Understanding the regional and subnational impacts of climate change will be essential to reducing the severity of humanitarian problems as they arise. Environmental impacts on health, sanitation, and nutrition intersect with socioeconomic vulnerabilities that vary significantly from neighborhood to neighborhood.
Public Health
By mapping existing public health variables associated with vulnerability to specific diseases and combining these human indicators with environmental information, Fraym can provide insight into how the changing environment impacts humans.
Challenge: Malaria’s geographic range is expected to expand with the rise in temperatures allowing mosquitos to persist in new climates.
- Sub-nationally, this could mean malaria will affect populations that previously escaped its range due to high elevation
- Internationally, this could mean malaria cases reported in entirely new countries
Solution:
- Identifying populations within malaria’s predicted range gives public health experts the opportunity to quantify and prepare for future cases
- Mapping populations highly susceptible to malaria complications helps understand the severity of its impact
- Socioeconomic, attitudinal, and data on media consumption can be used to target the messaging and delivery of mitigation strategies
Sanitation
Climate change will increase the frequency and severity of extreme water events, such as drought and flooding. Flooding, in turn, may trigger water-borne disease outbreaks in areas with vulnerable sanitation infrastructure. For example, a flood in Angolan communities where many lack access to improved water sources and a finished toilet would dramatically raise the risk of a cholera outbreak.
Challenge: Increasing migration is already putting strain on cities struggling to maintain sanitation standards in growing informal settlements.

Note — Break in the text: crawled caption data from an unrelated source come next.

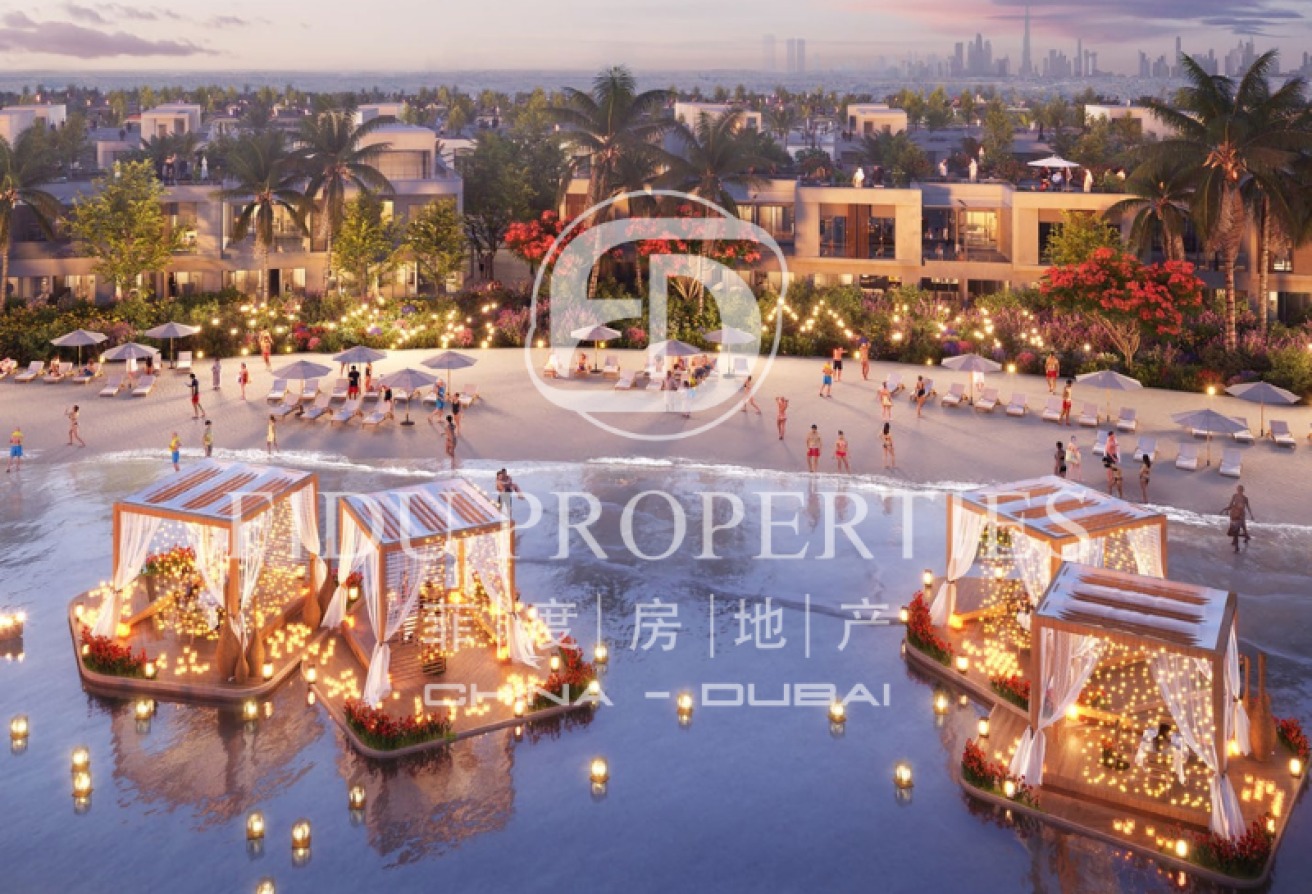 Waterfront Living | Eco-Friendly Community |Resale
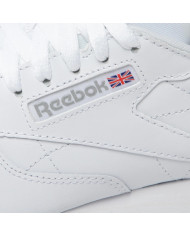 Buty męskie Reebok CLASSIC LEATHER 100008492 Białe - Sklep online Mastersport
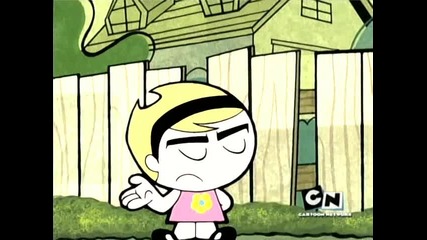 The Grim Adventures of Billy & Mandy - 4x04- Complete and Utter Chaos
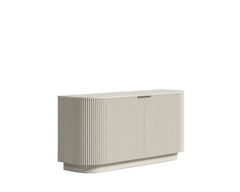 Alabaster Matte Sideboard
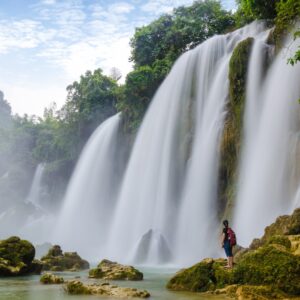 Cao Bang Ban Gioc Waterfall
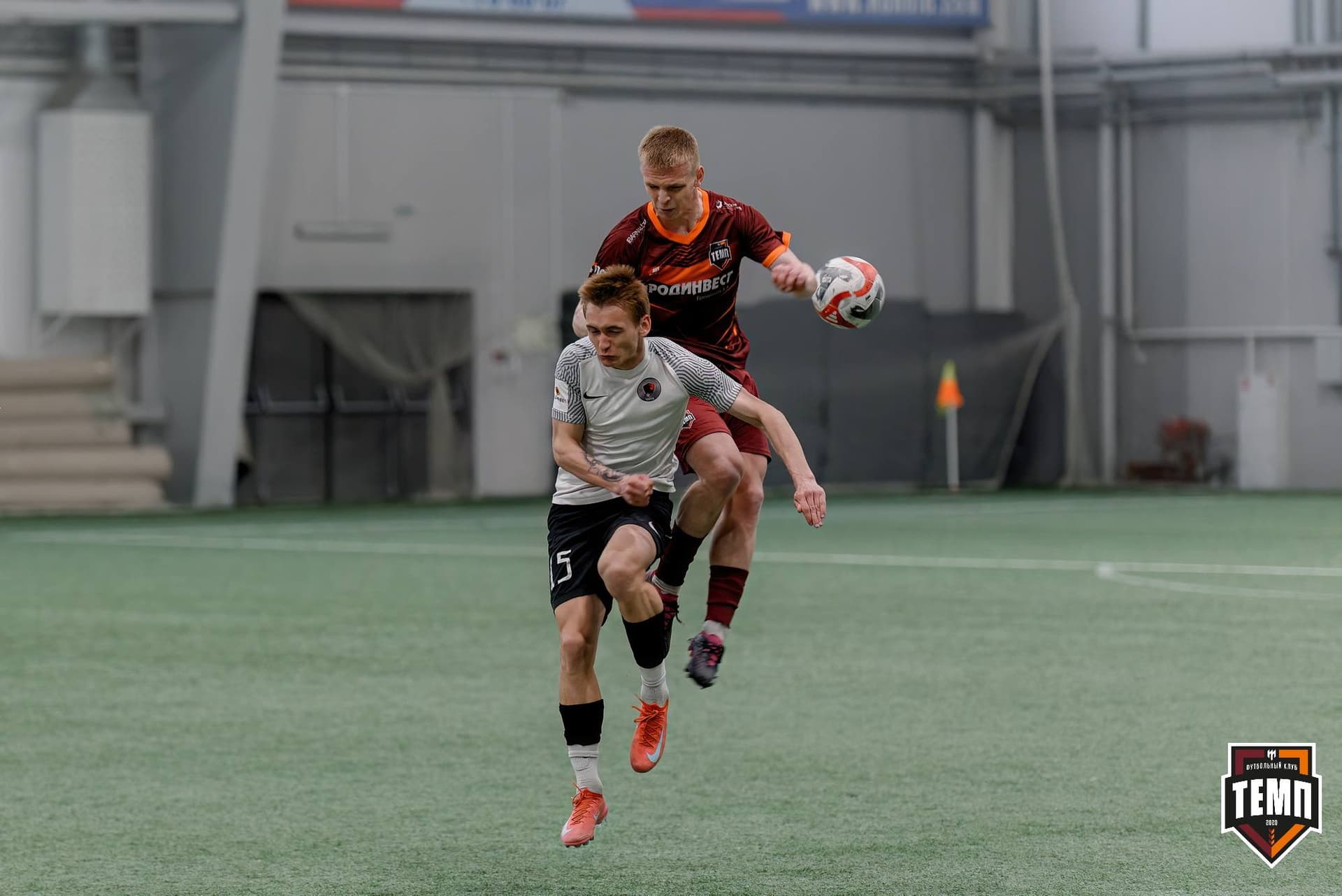 «Темп» 2:0 «Чита». Третья лига. 27.04.2025 — кадр 260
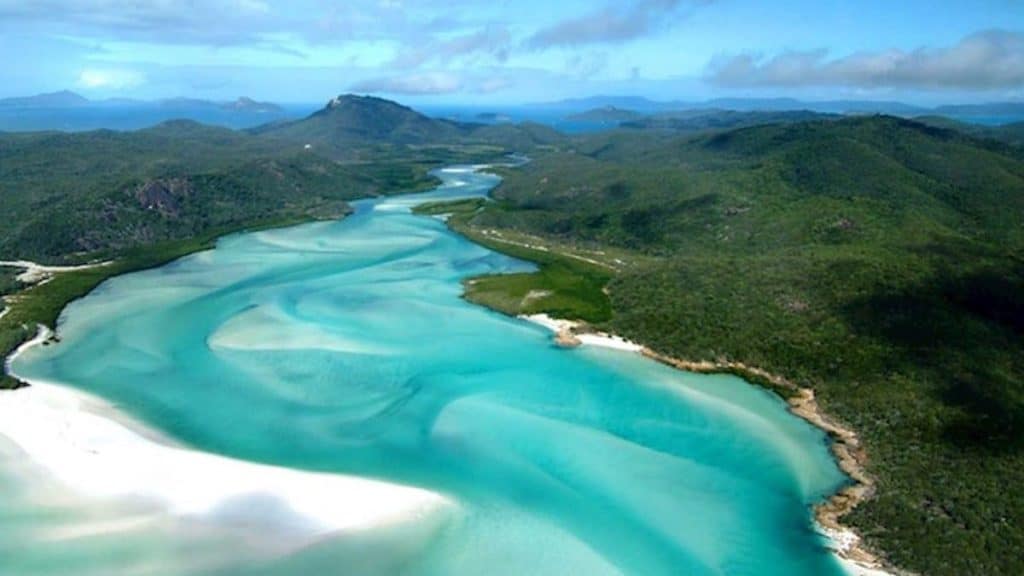 whitsundays islands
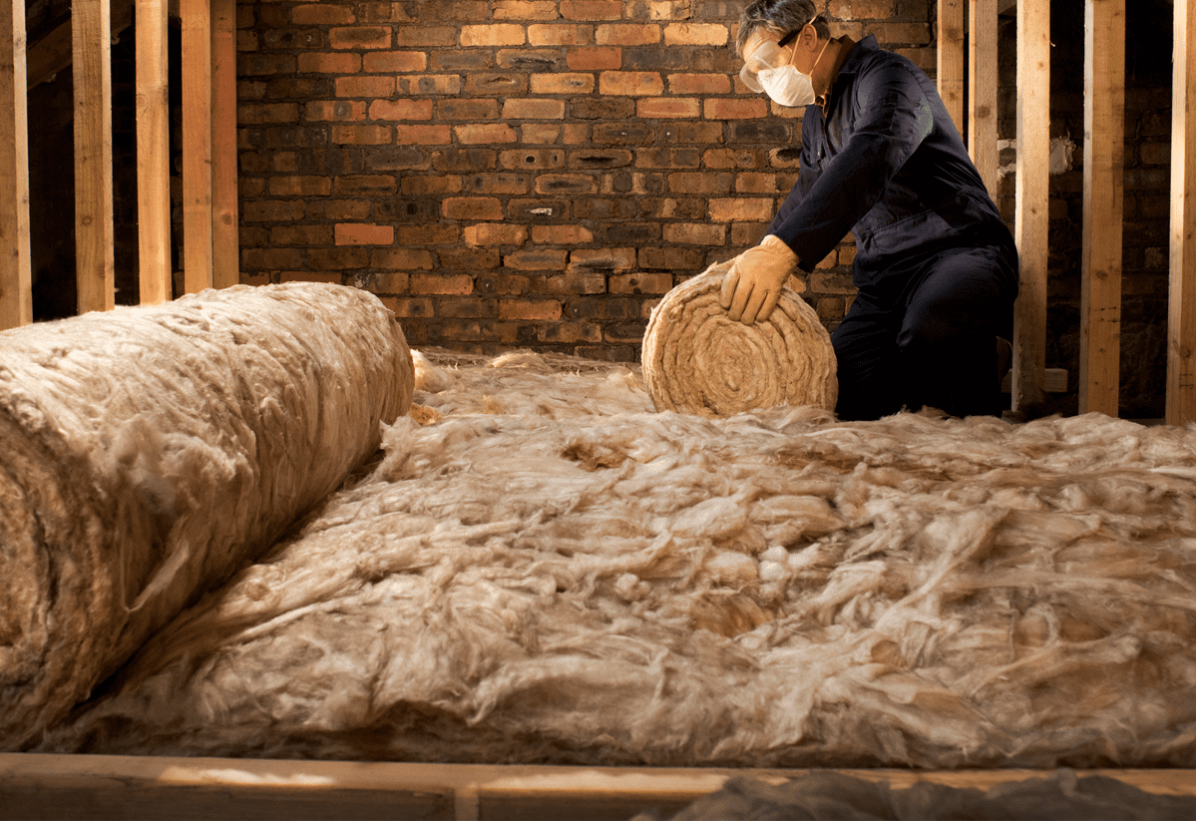 Loft insulation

Solution: Neighborhood-level data reveals the spatial nuance of these challenges that policymakers, urban planners, and epidemiologists can leverage to understand the intersection of socioeconomic vulnerabilities and climate shock, and help them answer questions like:
- How many people live in a floodplain and what can we learn from population trends?
- Where are people most likely to live in crowded conditions?
- Where are neighborhoods expanding and is access to services keeping up?
- Are populations aware of sanitation best practices in the event of a flood, disease outbreak, or a collapse in the water infrastructure?
Nutrition and Security
Water scarcity will increase food insecurity.
Challenge: Environmental changes will trigger a chain of events in addition to food insecurity, that will require an understanding of nutrition gaps on already vulnerable populations, household decision-making, farmer-herder conflict, and governance.
Solution: Fraym can map where populations have been historically vulnerable and identify trends over time to inform mitigation efforts and humanitarian response in the event of acute needs.
For example:
- Where are women currently most food insecure, and how have changes in food security status driven child marriage rates in Nigeria?
- How have herding routes shifted in Benin, and what can we learn from its impact on rising conflict with farming communities?
Conclusion
Climatic change will continue to drive humanitarian challenges, both acute and gradual. Understanding the spatial nuances within and across borders will be an important tool for anticipating, preparing, and mitigating the effects on people. Fraym partners with organizations to mitigate the harmful impacts of rising global temperatures and provide hope to vulnerable communities. With localized data, we can more effectively target and assist those who are most affected and avoid the most disastrous consequences.